Джерго (Гранд-Генерал кивнул, будто уже знал, что ему скажут. А может, и впрямь знал, дураком солдафон никогда не был), всех, кто есть - на стены. Мы должны продержаться! Да помогут нам всесветлые боги, должны!
…Он стоял у окна и смотрел. Смотрел, как зажглись огни на второй стене, как отхлынули осмелевшие от нечаянной удачи и безнаказанности герры, как атаковали вновь, ломая обветшалые стены боевой магией, как прорвали оборону немногочисленных защитников города, как отступили те, кому повезло выжить, к стенам Верхнего Города - последней надежды его народа. Здесь врага остановили, Верхний Город был прекрасно защищен и готов к обороне. Если б еще людей побольше, да где же их взять, почти все сдерживают герров в сорока милях от столицы, не подозревая даже, что великий город доживает последние свои часы.
…И когда солнце уже позолотило край неба, когда вспыхнули торжествующе синим и золотым огни Небесного Собора, так мирно и привычно, будто не стоял у врат Верхнего Города торжествующий уже победу враг, когда отразил первый луч солнца золотой купол Перводворца, он дождался.
Вершина Башни Мудрости озарилась сиянием, разогнавшим остатки ночной тьмы, волна чистого, ликующего в своей первозданной мощи, пламени прокатилась над оцепеневшим городом.
Это было последнее, что он увидел. А последнее, что он подумал, было: «Что ж, ничья - это тоже совсем неплохо…»
I
Середина лета - прекрасная пора для охоты. Трава густая, зверье плодится, словно ему заняться больше нечем. Хищники сытые и ленивые, человека игнорируют высокомерно, мол, связываться с этими - себя не уважать. Оголодавшие эльфы к человеческому жилью не тянутся, не поют тоскливыми зимними ночами под дверью заунывные песни дивными голосами. Нечисть в болотах еще спит, и проснется только осенью, а весенний гон котгоблинов уже миновал, самое время жить и радоваться.
Прекрасная пора - лето!

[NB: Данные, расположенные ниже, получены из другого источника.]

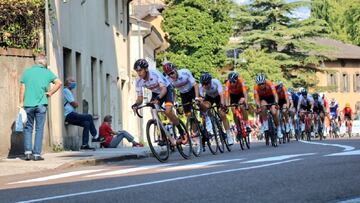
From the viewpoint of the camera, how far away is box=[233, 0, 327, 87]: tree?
239 ft

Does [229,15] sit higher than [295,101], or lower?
higher

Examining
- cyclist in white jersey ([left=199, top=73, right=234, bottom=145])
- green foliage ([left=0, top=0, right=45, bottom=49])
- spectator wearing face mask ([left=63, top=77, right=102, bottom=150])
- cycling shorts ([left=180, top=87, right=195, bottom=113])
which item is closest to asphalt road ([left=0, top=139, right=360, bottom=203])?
cycling shorts ([left=180, top=87, right=195, bottom=113])

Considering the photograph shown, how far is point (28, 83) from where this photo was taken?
16.8m

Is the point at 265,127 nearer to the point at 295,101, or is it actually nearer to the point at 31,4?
the point at 31,4

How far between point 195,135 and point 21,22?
486cm

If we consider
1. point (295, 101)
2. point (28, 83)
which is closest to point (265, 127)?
point (28, 83)

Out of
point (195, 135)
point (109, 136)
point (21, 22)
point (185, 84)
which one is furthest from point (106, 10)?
point (195, 135)

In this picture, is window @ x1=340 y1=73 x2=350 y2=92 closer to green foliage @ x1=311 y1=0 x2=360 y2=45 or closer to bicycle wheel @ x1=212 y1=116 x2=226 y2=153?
green foliage @ x1=311 y1=0 x2=360 y2=45

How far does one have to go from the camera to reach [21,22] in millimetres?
19750

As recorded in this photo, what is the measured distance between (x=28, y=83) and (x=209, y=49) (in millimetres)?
57679

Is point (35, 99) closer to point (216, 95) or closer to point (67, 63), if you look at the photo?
point (216, 95)

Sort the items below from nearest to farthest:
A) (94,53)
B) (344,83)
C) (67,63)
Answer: (67,63) → (94,53) → (344,83)

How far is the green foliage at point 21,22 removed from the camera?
19.2 m

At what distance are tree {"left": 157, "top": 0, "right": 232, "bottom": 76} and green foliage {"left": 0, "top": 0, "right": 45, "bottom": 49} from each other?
171 feet
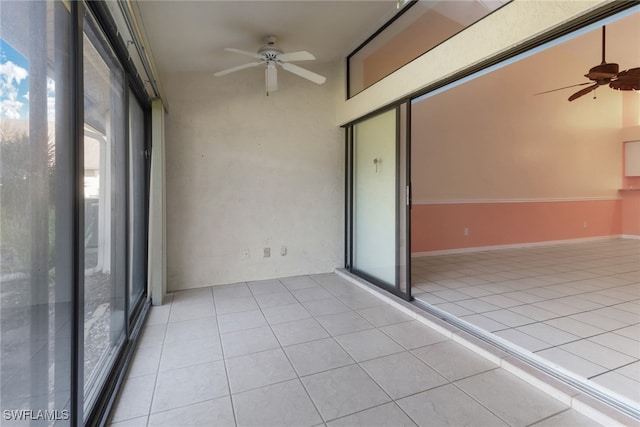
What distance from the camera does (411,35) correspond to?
300 centimetres

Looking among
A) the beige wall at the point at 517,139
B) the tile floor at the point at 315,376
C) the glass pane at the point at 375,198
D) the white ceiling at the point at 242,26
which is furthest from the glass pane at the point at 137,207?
the beige wall at the point at 517,139

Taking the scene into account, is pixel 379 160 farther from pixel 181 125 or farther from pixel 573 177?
pixel 573 177

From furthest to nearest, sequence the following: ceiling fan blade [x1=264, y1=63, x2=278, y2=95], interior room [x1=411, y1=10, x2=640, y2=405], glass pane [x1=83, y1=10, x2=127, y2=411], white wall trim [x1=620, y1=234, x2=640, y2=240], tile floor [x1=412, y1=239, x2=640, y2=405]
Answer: white wall trim [x1=620, y1=234, x2=640, y2=240], ceiling fan blade [x1=264, y1=63, x2=278, y2=95], interior room [x1=411, y1=10, x2=640, y2=405], tile floor [x1=412, y1=239, x2=640, y2=405], glass pane [x1=83, y1=10, x2=127, y2=411]

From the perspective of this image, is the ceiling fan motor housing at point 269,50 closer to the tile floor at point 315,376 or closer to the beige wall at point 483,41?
the beige wall at point 483,41

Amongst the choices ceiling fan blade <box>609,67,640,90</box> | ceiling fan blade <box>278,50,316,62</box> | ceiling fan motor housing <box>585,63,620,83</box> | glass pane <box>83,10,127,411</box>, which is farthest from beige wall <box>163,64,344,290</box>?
ceiling fan blade <box>609,67,640,90</box>

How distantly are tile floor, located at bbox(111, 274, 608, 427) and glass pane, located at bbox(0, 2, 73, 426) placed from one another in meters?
0.70

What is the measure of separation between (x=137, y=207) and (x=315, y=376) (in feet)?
7.35

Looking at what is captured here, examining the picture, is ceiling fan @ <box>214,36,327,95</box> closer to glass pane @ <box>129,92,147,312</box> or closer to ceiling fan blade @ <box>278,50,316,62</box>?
ceiling fan blade @ <box>278,50,316,62</box>

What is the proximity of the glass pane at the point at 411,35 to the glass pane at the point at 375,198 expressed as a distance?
509 millimetres

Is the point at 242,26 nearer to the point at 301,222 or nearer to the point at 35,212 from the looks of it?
the point at 301,222

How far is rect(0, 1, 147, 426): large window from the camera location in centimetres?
90

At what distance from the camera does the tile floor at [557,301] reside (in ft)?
6.65

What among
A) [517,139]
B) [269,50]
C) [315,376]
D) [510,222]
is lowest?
[315,376]

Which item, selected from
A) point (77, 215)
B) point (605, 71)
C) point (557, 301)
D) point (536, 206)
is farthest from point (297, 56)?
point (536, 206)
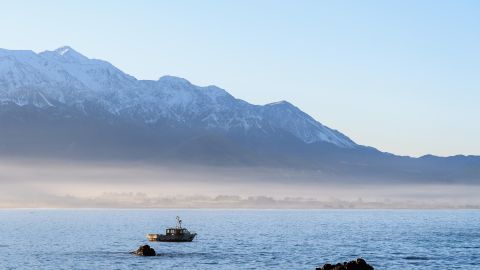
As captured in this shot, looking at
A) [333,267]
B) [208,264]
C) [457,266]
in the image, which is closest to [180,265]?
[208,264]

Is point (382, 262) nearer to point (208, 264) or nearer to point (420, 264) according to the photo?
point (420, 264)

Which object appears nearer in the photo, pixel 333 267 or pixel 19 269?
pixel 333 267

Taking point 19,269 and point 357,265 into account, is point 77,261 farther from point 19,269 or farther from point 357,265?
point 357,265

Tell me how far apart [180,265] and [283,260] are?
28.2 meters

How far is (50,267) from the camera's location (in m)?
179

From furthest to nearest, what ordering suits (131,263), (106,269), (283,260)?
(283,260) < (131,263) < (106,269)

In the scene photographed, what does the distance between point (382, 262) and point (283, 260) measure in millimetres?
22972

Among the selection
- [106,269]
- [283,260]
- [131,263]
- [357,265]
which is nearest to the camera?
[357,265]

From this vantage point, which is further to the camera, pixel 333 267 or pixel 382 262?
pixel 382 262

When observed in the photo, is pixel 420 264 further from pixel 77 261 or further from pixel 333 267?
pixel 77 261

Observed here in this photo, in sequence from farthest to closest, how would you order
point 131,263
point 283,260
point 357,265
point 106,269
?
point 283,260
point 131,263
point 106,269
point 357,265

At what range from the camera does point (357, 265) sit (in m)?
144

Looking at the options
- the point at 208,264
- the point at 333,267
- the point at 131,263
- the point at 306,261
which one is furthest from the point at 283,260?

Только вот, на лице старосты Гойты особого веселья не видно. Грустное у него лицо, озабоченное даже пожалуй, и вместе с тем - отнюдь не похмельное. Это меня немного насторожило, тем более, двери моего дома эта достойная личность открывала нечасто. Да еще и без стука.
-Чем обязан? - спрашиваю вежливо, но без робости. Вежливо - потому что все-таки староста, такого обидишь - прикажет вкалывать на благо деревни вдвое больше, чем положено, есть у него и право, и власть. А без робости - потому что я могу в любой момент положить и на право, и налево, и на самого старосту, просто покинув деревню. А что? Барахлом я так и не разжился, предпочитая нехитрые заработки обращать в звонкую монету. Или хотя бы в медную, если жизнь совсем уж хвост показывала. Родителей нет, жены нет, детьми тоже обзавестись не озаботился - ничего меня здесь не держит, кроме, разве что, привычки да знания здешних лесов. Что немало - у нас и местный-то житель заплутает легко, что же говорить о странниках нездешних?
-Беда стряслась, - говорит Гойта, сдвигая медвежьи брови. Он вообще похож на медведя, огромный, звероватого вида, а волосатость на неприкрытой одеждой коже внушает почтение. И еще рычит, когда злится.
-Беда - это серьезно, - соглашаюсь я и мимоходом смотрю поверх его головы - нет ли где дыма? Вроде, не видно, и запаха гари не чувствуется, а уж нюх у меня звериный, сколько раз спасал от Безликой, давно и счет потерял. Стало быть, не пожар, тогда что?
-Мытари приехали, - объясняет староста, сжимая огромные кулаки. По роже видно, что, будь его воля, мытарей тут же и закопали бы, за околицей. Однако на это Гойта не пойдет, королевские солдаты деревню с землей сравняют, правых-виноватых поискать нисколько не озаботившись.
Прав староста, это - самая, что ни на есть, беда.